[Start Dataset records]

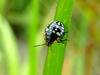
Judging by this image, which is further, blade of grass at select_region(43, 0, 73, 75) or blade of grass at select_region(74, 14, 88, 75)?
blade of grass at select_region(74, 14, 88, 75)

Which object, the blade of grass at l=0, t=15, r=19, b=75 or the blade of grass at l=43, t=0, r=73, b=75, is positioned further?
the blade of grass at l=0, t=15, r=19, b=75

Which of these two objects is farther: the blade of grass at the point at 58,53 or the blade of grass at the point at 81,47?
the blade of grass at the point at 81,47

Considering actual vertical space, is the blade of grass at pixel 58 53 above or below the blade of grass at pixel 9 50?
above

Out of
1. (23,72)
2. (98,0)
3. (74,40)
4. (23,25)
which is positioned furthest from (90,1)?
(23,25)

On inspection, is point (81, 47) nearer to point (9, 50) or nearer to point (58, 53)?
point (9, 50)

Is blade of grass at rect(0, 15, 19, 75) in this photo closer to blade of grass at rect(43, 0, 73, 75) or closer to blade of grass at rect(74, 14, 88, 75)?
blade of grass at rect(74, 14, 88, 75)

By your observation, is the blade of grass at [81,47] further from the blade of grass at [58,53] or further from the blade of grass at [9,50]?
the blade of grass at [58,53]

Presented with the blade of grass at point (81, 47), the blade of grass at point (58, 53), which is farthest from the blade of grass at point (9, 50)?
the blade of grass at point (58, 53)

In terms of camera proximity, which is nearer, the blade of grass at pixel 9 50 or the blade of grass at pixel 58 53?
the blade of grass at pixel 58 53

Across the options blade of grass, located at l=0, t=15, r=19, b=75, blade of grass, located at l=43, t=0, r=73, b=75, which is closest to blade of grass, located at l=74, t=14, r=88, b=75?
blade of grass, located at l=0, t=15, r=19, b=75

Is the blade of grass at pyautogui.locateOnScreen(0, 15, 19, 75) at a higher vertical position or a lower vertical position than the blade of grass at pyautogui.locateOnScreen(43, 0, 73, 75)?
lower

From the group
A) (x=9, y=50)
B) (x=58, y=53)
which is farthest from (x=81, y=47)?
(x=58, y=53)

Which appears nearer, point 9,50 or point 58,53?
point 58,53
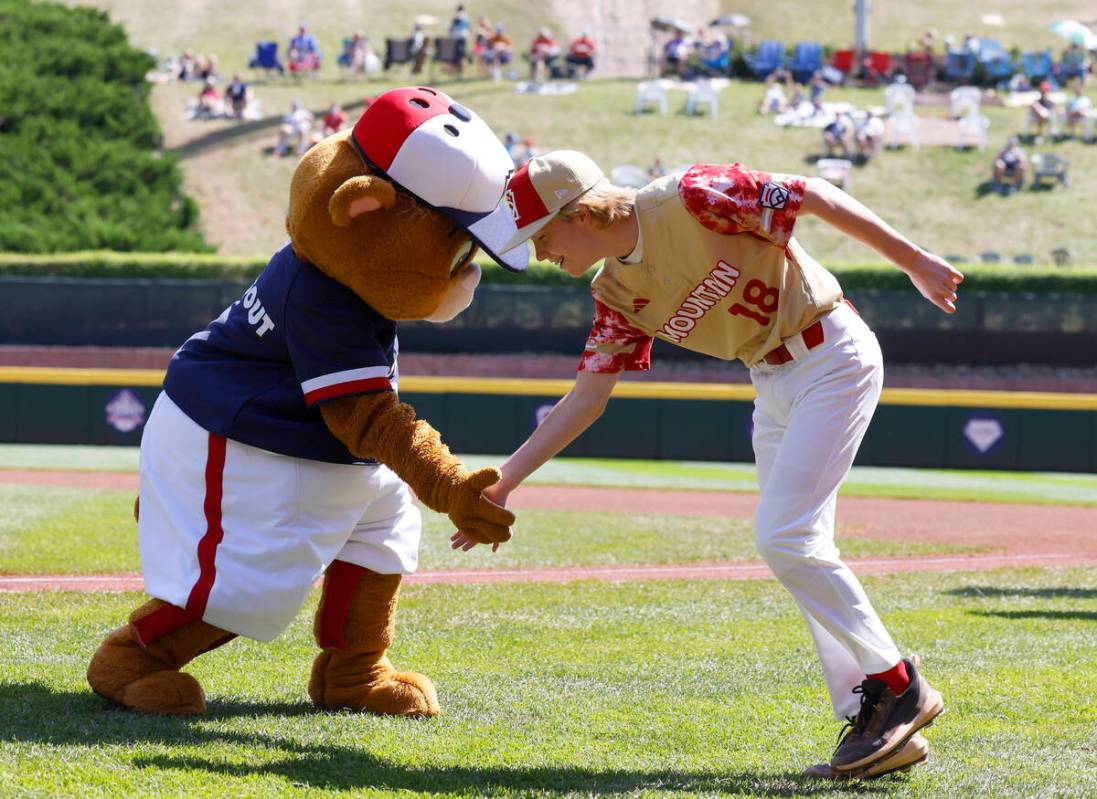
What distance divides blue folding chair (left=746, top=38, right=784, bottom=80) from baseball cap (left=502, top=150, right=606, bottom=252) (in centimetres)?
3882

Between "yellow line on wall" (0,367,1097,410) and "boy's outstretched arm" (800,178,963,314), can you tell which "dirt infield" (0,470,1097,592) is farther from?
"boy's outstretched arm" (800,178,963,314)

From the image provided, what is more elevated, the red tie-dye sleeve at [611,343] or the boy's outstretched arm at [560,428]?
the red tie-dye sleeve at [611,343]

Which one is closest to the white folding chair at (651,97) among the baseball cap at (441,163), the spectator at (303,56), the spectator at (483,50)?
the spectator at (483,50)

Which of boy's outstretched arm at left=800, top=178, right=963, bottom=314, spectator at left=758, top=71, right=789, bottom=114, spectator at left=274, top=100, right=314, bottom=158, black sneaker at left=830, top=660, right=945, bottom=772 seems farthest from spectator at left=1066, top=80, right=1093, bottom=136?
black sneaker at left=830, top=660, right=945, bottom=772

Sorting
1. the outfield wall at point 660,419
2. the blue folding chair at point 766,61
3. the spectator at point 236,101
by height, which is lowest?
the outfield wall at point 660,419

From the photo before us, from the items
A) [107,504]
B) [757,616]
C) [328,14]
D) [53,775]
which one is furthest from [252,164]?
[53,775]

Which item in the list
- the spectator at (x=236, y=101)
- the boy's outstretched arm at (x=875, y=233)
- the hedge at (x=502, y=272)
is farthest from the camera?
the spectator at (x=236, y=101)

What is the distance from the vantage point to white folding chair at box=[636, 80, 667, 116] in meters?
37.3

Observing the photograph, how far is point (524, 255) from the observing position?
4348 mm

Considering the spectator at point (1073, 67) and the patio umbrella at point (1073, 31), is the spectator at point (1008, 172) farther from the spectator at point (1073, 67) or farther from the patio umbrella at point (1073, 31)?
the spectator at point (1073, 67)

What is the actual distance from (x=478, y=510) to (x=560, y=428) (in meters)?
0.37

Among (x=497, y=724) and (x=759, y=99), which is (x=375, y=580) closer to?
(x=497, y=724)

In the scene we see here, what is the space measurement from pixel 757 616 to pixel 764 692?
1.83 meters

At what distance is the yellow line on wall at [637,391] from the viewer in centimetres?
1612
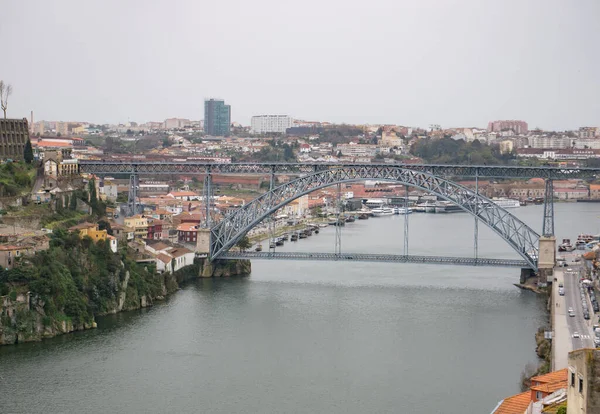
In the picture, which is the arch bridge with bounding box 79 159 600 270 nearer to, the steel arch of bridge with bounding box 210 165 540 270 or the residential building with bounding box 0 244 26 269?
the steel arch of bridge with bounding box 210 165 540 270

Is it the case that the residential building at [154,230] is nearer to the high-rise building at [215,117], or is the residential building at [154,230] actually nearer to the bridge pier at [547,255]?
the bridge pier at [547,255]

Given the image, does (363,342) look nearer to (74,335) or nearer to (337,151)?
(74,335)

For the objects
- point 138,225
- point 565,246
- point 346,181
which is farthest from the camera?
point 565,246

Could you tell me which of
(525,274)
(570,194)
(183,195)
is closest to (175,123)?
(570,194)

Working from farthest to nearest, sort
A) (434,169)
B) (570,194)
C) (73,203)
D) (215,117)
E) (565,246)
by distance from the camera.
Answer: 1. (215,117)
2. (570,194)
3. (565,246)
4. (434,169)
5. (73,203)

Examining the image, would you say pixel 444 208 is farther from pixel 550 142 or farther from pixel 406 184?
pixel 550 142

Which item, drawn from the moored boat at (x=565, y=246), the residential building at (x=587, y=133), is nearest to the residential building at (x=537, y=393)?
the moored boat at (x=565, y=246)

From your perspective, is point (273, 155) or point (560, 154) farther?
point (560, 154)

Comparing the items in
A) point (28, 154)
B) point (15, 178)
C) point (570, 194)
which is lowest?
point (570, 194)
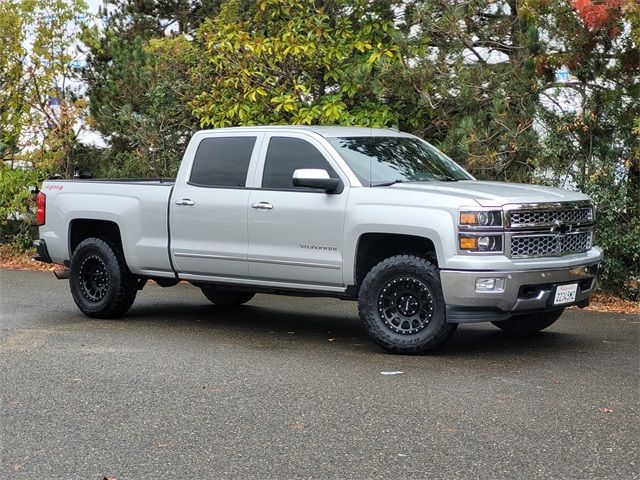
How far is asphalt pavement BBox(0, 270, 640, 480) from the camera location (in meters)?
5.60

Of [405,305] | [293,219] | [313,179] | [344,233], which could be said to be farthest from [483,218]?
[293,219]

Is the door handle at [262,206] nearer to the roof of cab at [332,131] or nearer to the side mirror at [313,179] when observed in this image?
the side mirror at [313,179]

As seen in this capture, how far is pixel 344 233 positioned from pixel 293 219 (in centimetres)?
57

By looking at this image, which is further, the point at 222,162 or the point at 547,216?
the point at 222,162

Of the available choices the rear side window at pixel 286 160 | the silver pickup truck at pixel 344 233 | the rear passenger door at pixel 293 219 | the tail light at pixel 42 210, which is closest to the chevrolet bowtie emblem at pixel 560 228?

[End Dataset records]

» What to do
Copy out, word for word, the part of the items that starts at the line containing "As seen in this" and continues through the end of the items.

» Result below
As seen in this capture, how far is pixel 344 233 positioned from pixel 293 219 (in centimetres)?
57

By looking at this image, which is further, the point at 222,162 or the point at 547,216?
the point at 222,162

Of the available choices the rear side window at pixel 286 160 | the silver pickup truck at pixel 344 233 | the rear passenger door at pixel 293 219 | the tail light at pixel 42 210, which is closest to the chevrolet bowtie emblem at pixel 560 228?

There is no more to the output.